= Junhyong Kim =

American biologist

Junhyong Kim is the Edmund J. and Louise W. Kahn Term Endowed Professor of Biology at the University of Pennsylvania and the author of over eighty published scientific papers.

==Career==
Kim specializes in computational biology, genomics, and evolutionary biology. Originally from South Korea, he received his undergraduate degree in Microbiology at Seoul National University. During his undergraduate years, he became strongly interested in computer science and programming. He developed a program to fold tRNA sequences published in the Korean Journal of Biochemistry. This paper is now known as the first computational biology paper published in Korea. He received his PhD in Ecology and Evolution at Stony Brook University in 1992 under the supervision of Lev Ginzburg and Dan Dykhuizen. His dissertation was entitled "Factors influencing the growth of populations and their spatial distribution." His post-doctoral research was with Margaret Kidwell at the University of Arizona working on molecular evolution of Drosophila species. In 1994, he became an assistant professor in the Department of Biology at Yale University and was promoted to a tenured position in 2000. In 2002 he moved to the University of Pennsylvania where he is currently the Edmund J. and Louise Kahn Term Endowed Professor in Biology, an adjunct professor of computer science, and the Co-Director of the Penn Genome Frontiers Institute. He has been on the Steering Committee and the Conference Chair for Workshop on Algorithms in Bioinformatics; program chair and program committee for Intelligent Systems for Molecular Biology; and he is the longest running Associate Editor for IEEE/ACM Transactions on Computational Biology and Bioinformatics. Junhyong Kim's honors include the Sloan Foundation Young Investigator Award, Yale Faculty Award, Visiting Fellow at the Newton Institute (Cambridge University) and IHES (France), Ellison Medical Foundation Senior Scholar in Aging, and a Guggenheim Fellowship.

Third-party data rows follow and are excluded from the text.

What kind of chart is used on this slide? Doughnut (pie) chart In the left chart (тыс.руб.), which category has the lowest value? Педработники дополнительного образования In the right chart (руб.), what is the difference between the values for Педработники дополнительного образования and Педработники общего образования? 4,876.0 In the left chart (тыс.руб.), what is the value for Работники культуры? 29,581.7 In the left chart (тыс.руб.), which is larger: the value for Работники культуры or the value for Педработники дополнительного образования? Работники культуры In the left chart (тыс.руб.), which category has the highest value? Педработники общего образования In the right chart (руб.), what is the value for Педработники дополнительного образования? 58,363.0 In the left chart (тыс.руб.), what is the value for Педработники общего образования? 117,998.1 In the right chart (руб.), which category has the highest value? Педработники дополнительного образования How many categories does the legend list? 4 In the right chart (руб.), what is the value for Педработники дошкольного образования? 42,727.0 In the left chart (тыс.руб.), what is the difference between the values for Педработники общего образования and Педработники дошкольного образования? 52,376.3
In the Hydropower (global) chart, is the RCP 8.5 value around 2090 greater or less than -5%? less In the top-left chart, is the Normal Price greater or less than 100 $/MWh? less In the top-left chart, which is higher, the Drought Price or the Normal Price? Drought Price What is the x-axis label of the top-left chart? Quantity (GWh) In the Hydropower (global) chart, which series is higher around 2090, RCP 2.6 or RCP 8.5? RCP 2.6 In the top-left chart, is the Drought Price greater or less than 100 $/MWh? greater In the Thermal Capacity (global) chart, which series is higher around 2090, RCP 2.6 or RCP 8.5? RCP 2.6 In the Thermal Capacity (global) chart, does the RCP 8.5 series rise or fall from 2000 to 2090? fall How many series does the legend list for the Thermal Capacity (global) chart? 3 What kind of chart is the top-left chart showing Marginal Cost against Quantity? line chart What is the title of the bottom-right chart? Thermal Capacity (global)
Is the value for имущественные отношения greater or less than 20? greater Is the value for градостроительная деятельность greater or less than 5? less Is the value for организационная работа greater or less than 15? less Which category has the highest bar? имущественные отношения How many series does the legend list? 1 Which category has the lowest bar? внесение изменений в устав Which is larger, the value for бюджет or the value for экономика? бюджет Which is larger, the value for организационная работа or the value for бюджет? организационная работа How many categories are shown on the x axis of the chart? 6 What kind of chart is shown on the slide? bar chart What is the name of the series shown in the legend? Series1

Kim has worked on a diverse set of research areas. His early works concentrated on mathematical phylogenetics, which started during his graduate school with Drs. Robert R. Sokal and F. James Rohlf who pioneered computational methods in evolutionary tree estimation. Among his works in this area, Junhyong Kim introduced the use of algebraic geometric techniques in phylogenetic estimation. In 1999, working with John Carlson at Yale, he developed a novel algorithm for computationally identifying G Protein-Coupled Receptors (GPCR) without using primary sequence homology, which led to the cloning of olfactory receptors in insects. After his move to Penn, his research has concentrated on comparative functional genomics, especially gene expression and RNA biology in two model systems. In one area, he is working with budding yeast to understand the mechanisms and evolution of timing control for gene expression. In the other area, he is working with James Eberwine to understand the RNA biology of mammalian neurons and the evolution of individual cell characteristics. With Dr. Eberwine he helped develop a novel method for using direct RNA transfer to reprogram mammalian cells and helped decipher the mechanisms of RNA localization in neurons. More recently, the Kim and Eberwine labs have been working together to understand transcriptome variability in single cells and how the variation relates to dysfunction of cells. Drs. Kim and Eberwine are currently directing a new 5-year project with a grant from the National Institutes of Health.